El Servicio de Colonias Penitenciarias Militarizadas (SCPM) fue el organismo que gestionó este servicio para la creación de una obra faraónica que llevaba seis intentos de planes frustrados para su ejecución desde finales del siglo XIX. Su puesta en marcha se inició entre el otoño de 1939 y el invierno de 1940.

Los presos esclavos salieron de las cárceles para ser confinados en campos de concentración y pequeños destacamentos localizados en zonas estratégicas alrededor del eje del Canal, con una extensión de 159 kilómetros. Los penados procedían de distintos puntos de la geografía española, con un amplio número de andaluces, extremeños y manchegos.

Entre seis y siete mil penados pasaron por dichos campos de concentración, para una obra de grandes proporciones que cambiaría de forma radical la productividad de miles de hectáreas puestas en regadío, y que beneficiaría fundamentalmente a los terratenientes que tenían tierras colindantes en la zona, multiplicando significativamente su valor.

La obra de este gran canal cruzaba los términos de varios municipios sevillanos, entre ellos Carmona, Lora del Río, Brenes, Lebrija, Peñaflor, Villanueva del Río y Minas, La Rinconada, Alcalá de Guadaira, Dos Hermanas y Los Palacios y Villafranca.

En sus dos décadas de ejecución pasó por tres etapas. La primera de ella llegó hasta el año 43 y estuvo destinada a la “reeducación del rojo”. En este primer periodo las condiciones de vida y el trato de los penados resultaban en muchas ocasiones vejatorias.

Hasta el año 56 se vivió una segunda fase en la que el Canal funcionaría como un negocio privado. Si le faltó personal militar, lo sustituyó por civil, buscó su autofinanciación y se acogió a las ordenanzas laborales del sector.

La fecha de cierre llegaría en el mes de junio de 1960. El latifundio del regadío dejaba atrás largas jornadas de sol de miles de trabajadores vencidos y obligados a trabajar por nada a cambio. La propaganda franquista alabaría aquellas obras como un importante logro y excelencia del nuevo Estado.

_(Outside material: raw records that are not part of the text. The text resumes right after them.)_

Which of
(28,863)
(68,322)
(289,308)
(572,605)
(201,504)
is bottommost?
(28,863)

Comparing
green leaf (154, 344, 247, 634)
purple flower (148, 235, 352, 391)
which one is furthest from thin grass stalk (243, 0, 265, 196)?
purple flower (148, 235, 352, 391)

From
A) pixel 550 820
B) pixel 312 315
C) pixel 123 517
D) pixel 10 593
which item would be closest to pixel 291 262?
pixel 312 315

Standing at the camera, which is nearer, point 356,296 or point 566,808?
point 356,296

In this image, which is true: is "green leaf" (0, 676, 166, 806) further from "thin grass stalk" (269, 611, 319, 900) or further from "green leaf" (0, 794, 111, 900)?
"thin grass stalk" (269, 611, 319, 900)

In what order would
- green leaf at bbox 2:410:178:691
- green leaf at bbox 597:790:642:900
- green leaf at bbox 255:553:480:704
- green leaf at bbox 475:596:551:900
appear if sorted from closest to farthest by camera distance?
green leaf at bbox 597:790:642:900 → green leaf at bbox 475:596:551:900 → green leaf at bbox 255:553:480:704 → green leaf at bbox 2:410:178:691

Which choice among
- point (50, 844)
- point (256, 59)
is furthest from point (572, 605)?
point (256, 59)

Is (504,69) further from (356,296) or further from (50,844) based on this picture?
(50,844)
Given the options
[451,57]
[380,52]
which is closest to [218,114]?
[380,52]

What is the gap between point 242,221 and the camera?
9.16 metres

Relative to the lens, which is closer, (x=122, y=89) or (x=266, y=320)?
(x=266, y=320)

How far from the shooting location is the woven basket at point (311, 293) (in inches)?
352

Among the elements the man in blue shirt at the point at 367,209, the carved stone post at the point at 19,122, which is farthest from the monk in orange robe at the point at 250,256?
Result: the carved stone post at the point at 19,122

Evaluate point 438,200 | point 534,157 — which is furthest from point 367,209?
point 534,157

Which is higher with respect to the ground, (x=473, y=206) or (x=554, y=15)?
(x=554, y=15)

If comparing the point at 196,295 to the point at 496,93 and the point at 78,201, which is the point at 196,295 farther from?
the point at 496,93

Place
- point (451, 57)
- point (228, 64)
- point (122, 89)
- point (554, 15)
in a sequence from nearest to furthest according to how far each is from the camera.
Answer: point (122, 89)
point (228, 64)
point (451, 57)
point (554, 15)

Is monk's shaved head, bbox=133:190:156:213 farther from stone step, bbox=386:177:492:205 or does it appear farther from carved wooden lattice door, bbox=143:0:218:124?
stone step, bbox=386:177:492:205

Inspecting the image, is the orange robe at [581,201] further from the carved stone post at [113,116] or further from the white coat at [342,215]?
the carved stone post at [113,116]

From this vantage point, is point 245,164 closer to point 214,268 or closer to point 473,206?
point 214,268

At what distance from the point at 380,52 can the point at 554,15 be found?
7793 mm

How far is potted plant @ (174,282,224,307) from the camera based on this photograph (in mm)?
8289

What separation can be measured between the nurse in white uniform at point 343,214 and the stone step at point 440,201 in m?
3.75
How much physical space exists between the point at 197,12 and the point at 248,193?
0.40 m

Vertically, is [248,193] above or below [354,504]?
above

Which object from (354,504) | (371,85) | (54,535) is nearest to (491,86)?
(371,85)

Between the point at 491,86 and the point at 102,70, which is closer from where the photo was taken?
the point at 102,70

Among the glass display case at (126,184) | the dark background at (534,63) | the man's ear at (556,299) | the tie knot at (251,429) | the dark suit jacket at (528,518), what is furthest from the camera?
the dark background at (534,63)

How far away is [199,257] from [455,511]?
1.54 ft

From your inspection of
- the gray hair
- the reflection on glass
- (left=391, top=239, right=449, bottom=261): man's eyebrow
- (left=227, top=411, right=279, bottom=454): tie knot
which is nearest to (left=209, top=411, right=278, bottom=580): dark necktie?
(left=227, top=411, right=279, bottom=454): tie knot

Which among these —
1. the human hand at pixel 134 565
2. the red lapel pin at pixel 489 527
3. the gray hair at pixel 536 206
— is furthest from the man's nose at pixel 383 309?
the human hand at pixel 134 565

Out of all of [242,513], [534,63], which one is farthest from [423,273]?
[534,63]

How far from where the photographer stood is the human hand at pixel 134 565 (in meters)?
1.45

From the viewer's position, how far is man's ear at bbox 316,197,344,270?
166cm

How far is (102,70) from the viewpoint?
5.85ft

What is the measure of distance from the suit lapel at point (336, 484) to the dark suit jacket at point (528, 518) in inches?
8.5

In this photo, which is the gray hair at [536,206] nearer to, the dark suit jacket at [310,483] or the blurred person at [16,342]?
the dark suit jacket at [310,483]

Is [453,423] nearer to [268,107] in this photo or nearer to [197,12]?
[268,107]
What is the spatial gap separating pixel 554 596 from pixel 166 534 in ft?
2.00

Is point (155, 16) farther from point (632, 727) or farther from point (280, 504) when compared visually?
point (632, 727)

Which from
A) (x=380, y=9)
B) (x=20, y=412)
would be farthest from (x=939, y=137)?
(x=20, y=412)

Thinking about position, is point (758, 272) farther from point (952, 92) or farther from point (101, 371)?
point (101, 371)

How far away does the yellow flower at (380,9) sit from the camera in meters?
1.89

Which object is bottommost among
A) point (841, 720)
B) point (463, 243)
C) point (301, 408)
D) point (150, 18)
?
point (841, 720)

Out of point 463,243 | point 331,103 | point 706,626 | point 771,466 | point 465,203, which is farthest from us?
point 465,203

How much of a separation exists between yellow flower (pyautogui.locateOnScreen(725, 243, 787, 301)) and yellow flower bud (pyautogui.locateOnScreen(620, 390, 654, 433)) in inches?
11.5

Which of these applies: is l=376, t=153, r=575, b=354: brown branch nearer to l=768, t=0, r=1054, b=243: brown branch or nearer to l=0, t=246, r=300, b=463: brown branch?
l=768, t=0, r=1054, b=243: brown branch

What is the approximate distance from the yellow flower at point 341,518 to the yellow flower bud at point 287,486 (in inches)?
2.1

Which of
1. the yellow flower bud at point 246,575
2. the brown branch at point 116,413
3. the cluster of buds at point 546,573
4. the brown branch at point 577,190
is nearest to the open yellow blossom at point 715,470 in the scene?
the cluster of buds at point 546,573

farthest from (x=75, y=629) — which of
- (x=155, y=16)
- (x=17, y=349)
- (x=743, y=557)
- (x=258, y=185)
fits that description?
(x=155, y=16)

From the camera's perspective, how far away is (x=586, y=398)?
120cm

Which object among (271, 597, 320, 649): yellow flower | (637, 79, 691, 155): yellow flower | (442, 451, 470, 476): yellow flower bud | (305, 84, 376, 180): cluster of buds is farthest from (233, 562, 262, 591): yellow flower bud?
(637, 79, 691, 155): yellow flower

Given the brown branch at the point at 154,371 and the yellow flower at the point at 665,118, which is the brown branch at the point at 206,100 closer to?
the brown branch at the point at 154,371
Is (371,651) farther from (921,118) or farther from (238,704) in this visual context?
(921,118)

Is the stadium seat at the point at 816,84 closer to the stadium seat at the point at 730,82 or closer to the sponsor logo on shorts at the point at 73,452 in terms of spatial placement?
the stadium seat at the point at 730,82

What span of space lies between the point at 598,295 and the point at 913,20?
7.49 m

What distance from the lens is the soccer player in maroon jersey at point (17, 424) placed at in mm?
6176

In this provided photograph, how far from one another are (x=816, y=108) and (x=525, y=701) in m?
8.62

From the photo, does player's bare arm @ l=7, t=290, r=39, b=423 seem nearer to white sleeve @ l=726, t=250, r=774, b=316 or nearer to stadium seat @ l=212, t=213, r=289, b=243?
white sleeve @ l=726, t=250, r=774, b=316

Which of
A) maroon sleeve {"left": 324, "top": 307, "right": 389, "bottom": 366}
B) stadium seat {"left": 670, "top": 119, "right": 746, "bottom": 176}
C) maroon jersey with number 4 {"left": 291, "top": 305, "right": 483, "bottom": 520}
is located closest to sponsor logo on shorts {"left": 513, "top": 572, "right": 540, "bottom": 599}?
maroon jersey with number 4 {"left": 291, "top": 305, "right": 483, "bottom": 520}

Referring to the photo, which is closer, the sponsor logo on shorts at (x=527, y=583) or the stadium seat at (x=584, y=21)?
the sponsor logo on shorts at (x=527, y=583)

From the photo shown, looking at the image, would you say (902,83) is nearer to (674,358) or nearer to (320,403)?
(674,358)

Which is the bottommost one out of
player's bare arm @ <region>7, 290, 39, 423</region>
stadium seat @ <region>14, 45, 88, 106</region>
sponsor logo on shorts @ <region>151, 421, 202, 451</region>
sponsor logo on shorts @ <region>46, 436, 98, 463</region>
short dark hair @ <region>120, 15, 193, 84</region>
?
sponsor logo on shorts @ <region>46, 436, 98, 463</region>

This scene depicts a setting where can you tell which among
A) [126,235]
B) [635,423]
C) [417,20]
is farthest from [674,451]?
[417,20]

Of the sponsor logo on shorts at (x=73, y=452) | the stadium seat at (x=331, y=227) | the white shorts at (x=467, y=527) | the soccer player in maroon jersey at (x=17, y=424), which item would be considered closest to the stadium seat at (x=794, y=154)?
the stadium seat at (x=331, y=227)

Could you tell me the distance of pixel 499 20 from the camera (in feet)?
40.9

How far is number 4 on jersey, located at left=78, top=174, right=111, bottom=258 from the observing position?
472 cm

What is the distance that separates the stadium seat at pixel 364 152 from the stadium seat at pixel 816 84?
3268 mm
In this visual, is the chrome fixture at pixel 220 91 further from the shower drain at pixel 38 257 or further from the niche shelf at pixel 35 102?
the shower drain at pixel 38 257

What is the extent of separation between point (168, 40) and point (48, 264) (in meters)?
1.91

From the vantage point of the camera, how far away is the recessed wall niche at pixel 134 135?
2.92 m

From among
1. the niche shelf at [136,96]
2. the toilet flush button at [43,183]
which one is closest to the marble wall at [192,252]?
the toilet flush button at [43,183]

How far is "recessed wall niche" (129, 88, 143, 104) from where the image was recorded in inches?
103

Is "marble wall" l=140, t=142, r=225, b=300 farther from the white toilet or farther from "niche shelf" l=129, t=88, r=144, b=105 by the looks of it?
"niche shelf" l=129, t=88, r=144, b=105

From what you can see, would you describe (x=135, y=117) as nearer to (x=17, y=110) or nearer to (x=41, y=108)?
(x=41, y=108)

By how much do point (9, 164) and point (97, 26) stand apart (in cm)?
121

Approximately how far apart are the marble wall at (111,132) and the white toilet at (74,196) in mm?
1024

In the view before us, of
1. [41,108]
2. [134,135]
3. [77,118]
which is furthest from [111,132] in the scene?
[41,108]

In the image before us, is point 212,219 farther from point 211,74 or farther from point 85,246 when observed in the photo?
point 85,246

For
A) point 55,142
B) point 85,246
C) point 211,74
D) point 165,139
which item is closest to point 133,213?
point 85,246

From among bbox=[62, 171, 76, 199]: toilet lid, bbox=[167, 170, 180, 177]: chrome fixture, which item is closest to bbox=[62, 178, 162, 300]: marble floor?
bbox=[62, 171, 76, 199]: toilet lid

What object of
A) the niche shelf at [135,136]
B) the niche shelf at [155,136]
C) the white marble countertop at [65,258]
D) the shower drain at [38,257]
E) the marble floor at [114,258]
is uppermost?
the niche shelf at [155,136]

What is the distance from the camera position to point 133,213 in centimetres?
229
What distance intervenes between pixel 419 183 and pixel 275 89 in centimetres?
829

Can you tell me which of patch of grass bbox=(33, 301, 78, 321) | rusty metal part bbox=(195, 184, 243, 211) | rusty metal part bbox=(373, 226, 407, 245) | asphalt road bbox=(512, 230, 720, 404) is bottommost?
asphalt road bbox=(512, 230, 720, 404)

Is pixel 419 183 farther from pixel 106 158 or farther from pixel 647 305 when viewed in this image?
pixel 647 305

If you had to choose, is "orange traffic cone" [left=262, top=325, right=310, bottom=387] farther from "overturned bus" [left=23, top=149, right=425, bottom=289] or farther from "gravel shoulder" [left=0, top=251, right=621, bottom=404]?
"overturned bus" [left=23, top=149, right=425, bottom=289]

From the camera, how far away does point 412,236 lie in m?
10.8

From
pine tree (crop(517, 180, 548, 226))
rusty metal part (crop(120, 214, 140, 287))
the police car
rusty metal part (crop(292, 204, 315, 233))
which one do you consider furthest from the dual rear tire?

Nadie reconocía sin embargo a sus olvidados artífices, mantenidos durante largas décadas en un silencio profundo.

Fuentes y Bibliografía

  • GUTIÉRREZ, José Luis, DEL RÍO SÁNCHEZ, Ángel, ACOSTA BONO, Gonzalo y MARTÍNEZ MACÍAS, Lola. El canal de los presos, 1940-1962. Trabajos forzados: de la represión política a la explotación económica (Contrastes). Crítica, 2004.
  • LÓPEZ FERNÁNDEZ, Rafael (coord). Lugares de la memoria. Golpe militar, represión y resistencia en Sevilla. Itinerarios. Aconcagua, 2014
  • Documental Los presos del Silencio. Intermedia Producciones, 2012.